In returning a guilty verdict, the jury rejected the defense of Constable White’s barrister Troy Edwards SC that the response was proportionate to the threat posed by Ms Nowland carrying a knife.
He claimed Constable White’s decision to deploy his Taser was consistent with his duty as a police officer to protect others and prevent a breach of the peace.
Constable White and Acting Sergeant Jessica Pank were called to Yallambee Lodge to respond to a triple-0 call for help with a ‘very aggressive resident’ holding two knives.
The court heard that Mrs Nowland entered the rooms of four residents just before 5am and threw a knife at one of the care home staff.
“It’s not like the suspect could have turned on his heels… It was his job to come to a resolution,” Edwards said in his closing statement Tuesday.
Ms Nowland was holding one of the steak knives pictured when she was tasered. She fell backwards and hit her head during the incident and died in hospital a week later
Constable White (pictured which arrived at court last week) will be sentenced at a later date
“He had to disarm her.”
Mr Hatfield rejected the defense and told the jury they might consider Officer White’s words ‘bugger it’ showed he was ‘fed up, impatient, unwilling to wait any longer’.
Officer White’s interaction with Ms. Nowland lasted less than three minutes, one of which was spent holding a Taser at her before pulling the trigger.
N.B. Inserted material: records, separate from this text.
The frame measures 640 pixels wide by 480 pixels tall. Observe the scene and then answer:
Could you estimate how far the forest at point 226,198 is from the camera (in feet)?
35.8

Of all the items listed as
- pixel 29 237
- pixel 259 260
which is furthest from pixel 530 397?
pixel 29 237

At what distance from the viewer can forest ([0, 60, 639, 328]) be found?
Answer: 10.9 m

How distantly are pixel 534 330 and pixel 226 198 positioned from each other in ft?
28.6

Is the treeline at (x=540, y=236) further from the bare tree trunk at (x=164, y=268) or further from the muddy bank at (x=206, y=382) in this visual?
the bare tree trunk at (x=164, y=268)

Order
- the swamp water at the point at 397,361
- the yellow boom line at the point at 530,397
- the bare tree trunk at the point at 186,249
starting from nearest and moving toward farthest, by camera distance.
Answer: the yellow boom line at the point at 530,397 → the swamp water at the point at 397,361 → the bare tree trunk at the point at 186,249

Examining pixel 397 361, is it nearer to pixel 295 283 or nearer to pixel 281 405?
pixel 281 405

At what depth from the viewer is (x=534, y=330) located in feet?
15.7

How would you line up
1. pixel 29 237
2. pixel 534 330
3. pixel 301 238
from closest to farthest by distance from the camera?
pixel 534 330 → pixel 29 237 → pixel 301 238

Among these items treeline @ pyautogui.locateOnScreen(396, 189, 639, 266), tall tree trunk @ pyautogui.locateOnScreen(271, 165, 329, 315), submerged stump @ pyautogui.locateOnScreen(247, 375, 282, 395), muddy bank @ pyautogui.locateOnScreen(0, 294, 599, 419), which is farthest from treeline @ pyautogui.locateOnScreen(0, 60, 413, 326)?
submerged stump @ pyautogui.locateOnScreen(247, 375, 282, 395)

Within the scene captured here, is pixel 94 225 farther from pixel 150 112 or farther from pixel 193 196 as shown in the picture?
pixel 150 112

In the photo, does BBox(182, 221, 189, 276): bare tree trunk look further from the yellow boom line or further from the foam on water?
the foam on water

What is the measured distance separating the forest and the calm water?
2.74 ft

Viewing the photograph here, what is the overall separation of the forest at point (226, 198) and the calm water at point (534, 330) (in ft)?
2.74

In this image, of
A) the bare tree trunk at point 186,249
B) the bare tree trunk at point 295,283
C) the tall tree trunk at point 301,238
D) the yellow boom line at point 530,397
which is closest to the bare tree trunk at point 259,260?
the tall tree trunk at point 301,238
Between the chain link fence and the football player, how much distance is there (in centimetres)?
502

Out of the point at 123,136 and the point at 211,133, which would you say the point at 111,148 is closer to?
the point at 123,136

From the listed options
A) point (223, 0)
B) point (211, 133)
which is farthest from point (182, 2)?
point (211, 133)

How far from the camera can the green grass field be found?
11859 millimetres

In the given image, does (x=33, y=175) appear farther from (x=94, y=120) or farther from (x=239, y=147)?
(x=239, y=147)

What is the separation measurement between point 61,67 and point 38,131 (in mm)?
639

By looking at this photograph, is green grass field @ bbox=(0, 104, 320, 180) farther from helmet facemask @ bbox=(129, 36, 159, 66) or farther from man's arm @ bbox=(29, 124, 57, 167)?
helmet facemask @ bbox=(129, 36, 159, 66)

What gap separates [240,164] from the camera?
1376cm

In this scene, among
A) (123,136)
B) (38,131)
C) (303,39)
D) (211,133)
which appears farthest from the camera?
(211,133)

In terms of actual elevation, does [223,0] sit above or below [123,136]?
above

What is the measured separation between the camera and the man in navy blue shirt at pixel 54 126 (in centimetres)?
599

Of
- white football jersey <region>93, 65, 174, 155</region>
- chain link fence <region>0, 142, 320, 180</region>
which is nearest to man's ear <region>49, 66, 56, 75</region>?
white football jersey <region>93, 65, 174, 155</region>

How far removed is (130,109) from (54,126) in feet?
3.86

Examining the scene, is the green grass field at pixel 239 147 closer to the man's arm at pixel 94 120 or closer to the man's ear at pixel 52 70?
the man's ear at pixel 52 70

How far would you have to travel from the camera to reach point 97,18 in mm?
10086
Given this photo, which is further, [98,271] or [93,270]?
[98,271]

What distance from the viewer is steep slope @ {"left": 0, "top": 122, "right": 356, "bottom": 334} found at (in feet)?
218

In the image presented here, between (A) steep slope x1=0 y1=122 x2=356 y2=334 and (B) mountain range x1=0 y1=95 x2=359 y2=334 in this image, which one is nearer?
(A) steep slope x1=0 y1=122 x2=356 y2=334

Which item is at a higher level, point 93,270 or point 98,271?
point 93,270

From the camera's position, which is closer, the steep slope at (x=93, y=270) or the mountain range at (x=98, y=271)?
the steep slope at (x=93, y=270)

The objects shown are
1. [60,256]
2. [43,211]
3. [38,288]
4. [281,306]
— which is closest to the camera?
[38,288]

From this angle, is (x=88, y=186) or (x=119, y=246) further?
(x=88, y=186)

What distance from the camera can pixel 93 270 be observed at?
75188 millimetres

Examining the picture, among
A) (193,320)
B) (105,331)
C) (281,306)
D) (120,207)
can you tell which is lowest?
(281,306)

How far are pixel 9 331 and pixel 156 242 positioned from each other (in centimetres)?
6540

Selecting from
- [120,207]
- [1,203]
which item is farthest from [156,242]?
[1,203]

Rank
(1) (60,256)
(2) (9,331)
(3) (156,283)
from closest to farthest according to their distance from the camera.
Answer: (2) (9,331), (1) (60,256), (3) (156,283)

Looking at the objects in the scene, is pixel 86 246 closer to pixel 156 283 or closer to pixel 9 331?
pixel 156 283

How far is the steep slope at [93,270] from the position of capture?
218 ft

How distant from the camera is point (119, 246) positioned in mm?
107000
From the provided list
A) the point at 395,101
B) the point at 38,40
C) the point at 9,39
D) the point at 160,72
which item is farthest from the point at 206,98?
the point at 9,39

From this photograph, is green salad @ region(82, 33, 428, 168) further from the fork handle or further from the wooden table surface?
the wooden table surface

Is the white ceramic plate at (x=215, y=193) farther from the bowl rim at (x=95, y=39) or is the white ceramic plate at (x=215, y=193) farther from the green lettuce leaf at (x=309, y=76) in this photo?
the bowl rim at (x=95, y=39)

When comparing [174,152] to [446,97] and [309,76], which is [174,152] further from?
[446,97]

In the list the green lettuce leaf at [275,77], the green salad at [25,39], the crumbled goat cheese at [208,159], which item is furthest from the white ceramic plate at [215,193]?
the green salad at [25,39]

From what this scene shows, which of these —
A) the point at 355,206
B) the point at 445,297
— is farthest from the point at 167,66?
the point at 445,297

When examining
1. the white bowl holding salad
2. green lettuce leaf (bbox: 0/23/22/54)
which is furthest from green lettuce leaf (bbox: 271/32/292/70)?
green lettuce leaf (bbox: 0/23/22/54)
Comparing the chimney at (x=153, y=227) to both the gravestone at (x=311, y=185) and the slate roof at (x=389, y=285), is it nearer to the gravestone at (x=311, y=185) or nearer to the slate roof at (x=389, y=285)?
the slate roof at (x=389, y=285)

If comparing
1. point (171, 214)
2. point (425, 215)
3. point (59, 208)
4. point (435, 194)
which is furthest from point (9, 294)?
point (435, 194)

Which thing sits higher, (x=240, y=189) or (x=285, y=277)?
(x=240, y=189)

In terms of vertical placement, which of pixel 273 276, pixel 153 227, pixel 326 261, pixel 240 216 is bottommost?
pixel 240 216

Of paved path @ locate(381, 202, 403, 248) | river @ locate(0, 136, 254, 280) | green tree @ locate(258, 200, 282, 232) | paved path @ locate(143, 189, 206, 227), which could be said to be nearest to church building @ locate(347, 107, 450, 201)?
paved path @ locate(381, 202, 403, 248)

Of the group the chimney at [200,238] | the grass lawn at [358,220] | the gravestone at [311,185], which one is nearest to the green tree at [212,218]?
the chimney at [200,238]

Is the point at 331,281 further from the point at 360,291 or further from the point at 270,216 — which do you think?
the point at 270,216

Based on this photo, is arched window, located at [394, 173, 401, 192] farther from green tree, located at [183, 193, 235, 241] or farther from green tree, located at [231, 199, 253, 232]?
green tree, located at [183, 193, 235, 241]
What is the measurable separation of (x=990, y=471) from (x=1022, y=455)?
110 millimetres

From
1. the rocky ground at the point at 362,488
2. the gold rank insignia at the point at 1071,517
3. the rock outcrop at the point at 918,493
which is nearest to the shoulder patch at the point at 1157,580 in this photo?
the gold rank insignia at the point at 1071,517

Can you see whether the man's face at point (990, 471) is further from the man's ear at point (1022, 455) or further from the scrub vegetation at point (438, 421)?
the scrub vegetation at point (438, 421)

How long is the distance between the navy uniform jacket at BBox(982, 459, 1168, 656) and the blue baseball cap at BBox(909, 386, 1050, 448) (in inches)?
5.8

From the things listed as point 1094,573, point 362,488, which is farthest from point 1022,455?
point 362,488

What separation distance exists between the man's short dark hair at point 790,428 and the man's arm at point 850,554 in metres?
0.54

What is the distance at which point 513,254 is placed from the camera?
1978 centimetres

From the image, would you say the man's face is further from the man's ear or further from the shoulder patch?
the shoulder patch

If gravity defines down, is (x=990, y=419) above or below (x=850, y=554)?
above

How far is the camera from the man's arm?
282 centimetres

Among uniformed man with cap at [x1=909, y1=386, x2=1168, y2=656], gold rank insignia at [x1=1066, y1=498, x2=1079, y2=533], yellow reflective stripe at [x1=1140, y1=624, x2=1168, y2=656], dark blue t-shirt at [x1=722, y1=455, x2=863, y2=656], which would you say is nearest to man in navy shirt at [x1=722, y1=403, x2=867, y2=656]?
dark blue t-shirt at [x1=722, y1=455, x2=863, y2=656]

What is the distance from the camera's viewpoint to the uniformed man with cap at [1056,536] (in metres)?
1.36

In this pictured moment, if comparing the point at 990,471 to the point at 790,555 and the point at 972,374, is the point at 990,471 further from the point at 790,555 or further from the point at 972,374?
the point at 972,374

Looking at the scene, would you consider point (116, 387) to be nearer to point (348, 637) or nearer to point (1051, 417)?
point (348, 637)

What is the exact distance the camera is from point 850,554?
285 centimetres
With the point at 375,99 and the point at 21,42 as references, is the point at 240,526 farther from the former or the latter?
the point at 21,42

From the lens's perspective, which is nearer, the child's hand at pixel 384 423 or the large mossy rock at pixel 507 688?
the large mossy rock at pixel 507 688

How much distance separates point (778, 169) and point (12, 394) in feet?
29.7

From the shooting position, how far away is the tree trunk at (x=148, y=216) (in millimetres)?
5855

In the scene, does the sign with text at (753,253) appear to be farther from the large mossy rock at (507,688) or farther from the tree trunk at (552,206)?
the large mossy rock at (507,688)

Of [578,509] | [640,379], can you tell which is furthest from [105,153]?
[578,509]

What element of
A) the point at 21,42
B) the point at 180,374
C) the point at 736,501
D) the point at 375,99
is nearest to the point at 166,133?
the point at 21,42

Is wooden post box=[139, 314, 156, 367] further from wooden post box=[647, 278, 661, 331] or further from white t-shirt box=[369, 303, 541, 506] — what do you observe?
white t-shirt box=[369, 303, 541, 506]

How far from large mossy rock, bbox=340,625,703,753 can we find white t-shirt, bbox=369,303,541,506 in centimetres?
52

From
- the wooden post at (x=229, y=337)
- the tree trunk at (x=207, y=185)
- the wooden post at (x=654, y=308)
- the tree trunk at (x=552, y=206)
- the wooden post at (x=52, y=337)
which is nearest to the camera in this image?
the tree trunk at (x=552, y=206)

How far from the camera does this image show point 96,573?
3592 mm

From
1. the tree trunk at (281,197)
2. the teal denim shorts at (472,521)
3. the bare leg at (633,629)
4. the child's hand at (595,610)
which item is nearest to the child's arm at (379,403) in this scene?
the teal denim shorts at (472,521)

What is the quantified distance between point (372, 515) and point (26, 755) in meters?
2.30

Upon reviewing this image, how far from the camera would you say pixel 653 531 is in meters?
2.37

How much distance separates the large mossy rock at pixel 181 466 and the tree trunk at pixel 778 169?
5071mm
The jury heard that the great-grandmother found it difficult to follow instructions and became unusually aggressive before her death, which a geriatrician attributed to her undiagnosed dementia.
She weighed less than 48kg and relied on her walker to shuffle around the care home, the court was told.
Mrs Nowland is survived by eight children, 24 grandchildren and 30 great-grandchildren, many of whom were in the public gallery during the trial.